Congrats on the top line, particularly in the Dairy business. I wonder if you could just talk a little bit about the margin where you came in slightly lower than expectations. Just on the gross margin you were talking about. Can you give us an indication of what the gross margin -- what actually happened to gross margin? Because I think raw material costs particularly maybe in that Water business had an impact and maybe also Dairy? And if you could give us a bit more granularity on that. Second question, just on EPS. You, obviously, didn't want to give any guidance. But just wondering if you're more or less comfortable with consensus at the moment which is sort of mid- high single-digit growth in EPS for the year. Because if we go add up everything you said, it's probably where we're more or less going to end up.

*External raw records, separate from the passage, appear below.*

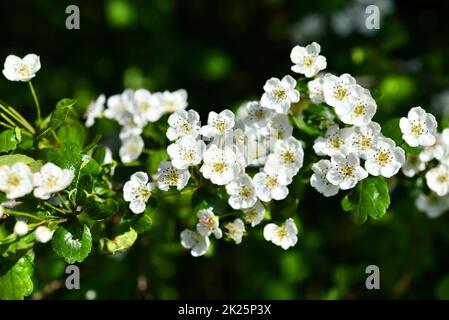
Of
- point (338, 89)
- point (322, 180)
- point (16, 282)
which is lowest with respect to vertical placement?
point (16, 282)

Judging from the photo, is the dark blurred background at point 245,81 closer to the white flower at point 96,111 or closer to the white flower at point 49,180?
the white flower at point 96,111

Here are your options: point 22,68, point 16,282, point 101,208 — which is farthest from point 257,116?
point 16,282

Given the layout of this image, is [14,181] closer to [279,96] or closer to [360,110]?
[279,96]
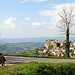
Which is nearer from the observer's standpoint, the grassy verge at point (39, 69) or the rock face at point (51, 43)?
the grassy verge at point (39, 69)

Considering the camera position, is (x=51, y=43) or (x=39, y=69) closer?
(x=39, y=69)

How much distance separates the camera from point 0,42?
937 inches

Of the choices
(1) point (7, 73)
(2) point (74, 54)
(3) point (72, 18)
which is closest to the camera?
(1) point (7, 73)

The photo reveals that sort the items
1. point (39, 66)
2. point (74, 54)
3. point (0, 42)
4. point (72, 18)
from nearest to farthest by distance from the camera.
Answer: point (39, 66)
point (0, 42)
point (72, 18)
point (74, 54)

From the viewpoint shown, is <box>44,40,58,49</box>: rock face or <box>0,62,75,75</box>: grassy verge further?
<box>44,40,58,49</box>: rock face

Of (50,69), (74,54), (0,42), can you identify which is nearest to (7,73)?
(50,69)

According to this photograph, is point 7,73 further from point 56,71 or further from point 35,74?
point 56,71

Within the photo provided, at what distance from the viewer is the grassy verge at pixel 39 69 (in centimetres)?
917

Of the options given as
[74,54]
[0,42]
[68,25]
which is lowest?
[74,54]

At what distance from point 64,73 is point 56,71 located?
80 cm

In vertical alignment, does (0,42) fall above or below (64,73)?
above

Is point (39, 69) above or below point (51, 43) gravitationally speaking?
Answer: below

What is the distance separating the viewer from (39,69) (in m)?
9.96

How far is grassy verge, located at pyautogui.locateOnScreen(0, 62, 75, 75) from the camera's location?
917cm
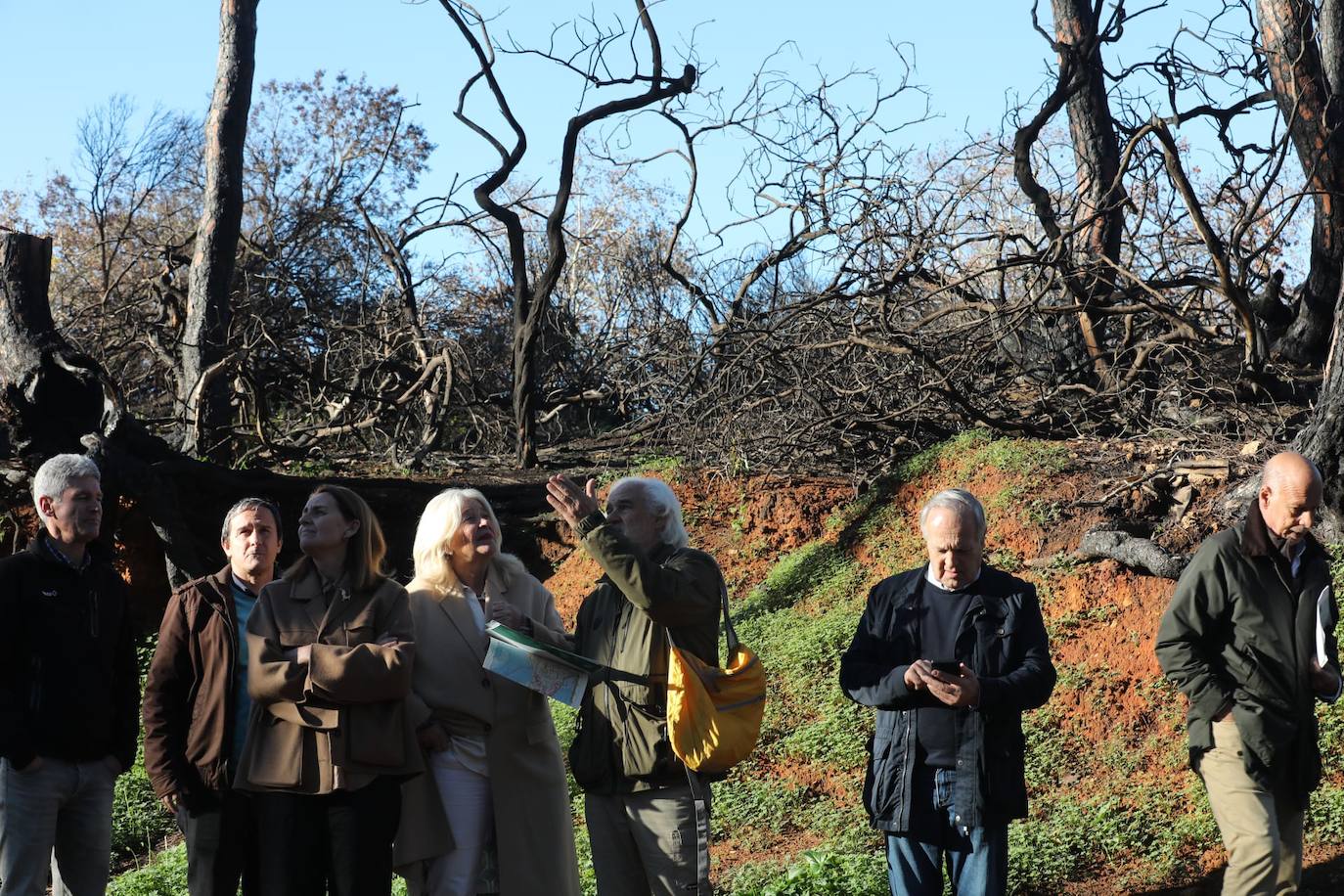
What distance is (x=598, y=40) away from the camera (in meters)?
13.6

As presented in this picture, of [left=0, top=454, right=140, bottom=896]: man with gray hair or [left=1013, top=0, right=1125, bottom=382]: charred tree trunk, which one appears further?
[left=1013, top=0, right=1125, bottom=382]: charred tree trunk

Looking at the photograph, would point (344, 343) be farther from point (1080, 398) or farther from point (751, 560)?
point (1080, 398)

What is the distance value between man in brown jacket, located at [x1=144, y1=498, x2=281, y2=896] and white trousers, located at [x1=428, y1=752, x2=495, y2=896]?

Cécile Cabanis, Danone SA - Executive Vice President, Chief Financial Officer, IS/IT, Cycles & Procurement [16]


Thank you, Jon. So first of all, on the margin, I don't think we came low versus expectations. First, we gave our guidance on EPS. Second, if you look at it when we were building the overall performance IAS 29 was not part of the story. And there is a 9-basis points of margin impact from IAS 29. So overall, if you remove that, you're closer to the 14.60%. But in any case, this is not what really matters. What really matters is that despite significant headwinds both in terms of inflation and the Moroccan boycott impact, we've been able to make significant progress in continuing to improve our overall margin in terms of basis points and progress. And it came also through a record high productivity and efficiency. So this is not by chance, and this is really showing that we are able to continue to improve our business model despite significant headwinds. So the gross margin overall is really the result of both the headwinds, and as I said, inflation was there, but we were hit by a stronger inflation both in terms of PET and logistics costs in the U.S. And we commented that in H1, so there is no new news. And we've been able to mitigate that through our different levers. So overall, we are not today in a position to say that we are lower than expectations. We've been progressing well. We have all delivered what it takes in order to continue to improve safely towards our 2020 margin objective. And on EPS, so this year, I'm not guiding on EPS so you want an EPS guidance, which is fair. EPS will be the consequence of the delivery of the model, and we continue to commit to have a consistent EPS growth year-after-year. Maybe on the more technical items on the EPS, we expect, in terms of tax, to continue to be in the range of 28% to 29%. The associates would be roughly in line with 2018. Overall, the minorities will increase, given the great performance of Aqua in Indonesia. There will be no scrip dividends as you have heard. And overall, in terms of ForEx, there will be a minor impact subject to the IAS second year impact of Argentina. So this is what I can tell you so that you can compute your numbers for your model.


Nadia Ben Salem-Nicolas, Danone SA - Head of IR and Financial Communication [17]


Thank you, Jon. Thank you, Emmanuel, Thank you, Cécile. This closes this call. It's going to be a long day. Thanks a lot for your attention, and I'm available with the team here to follow-up for rest of the day. Thank you very much.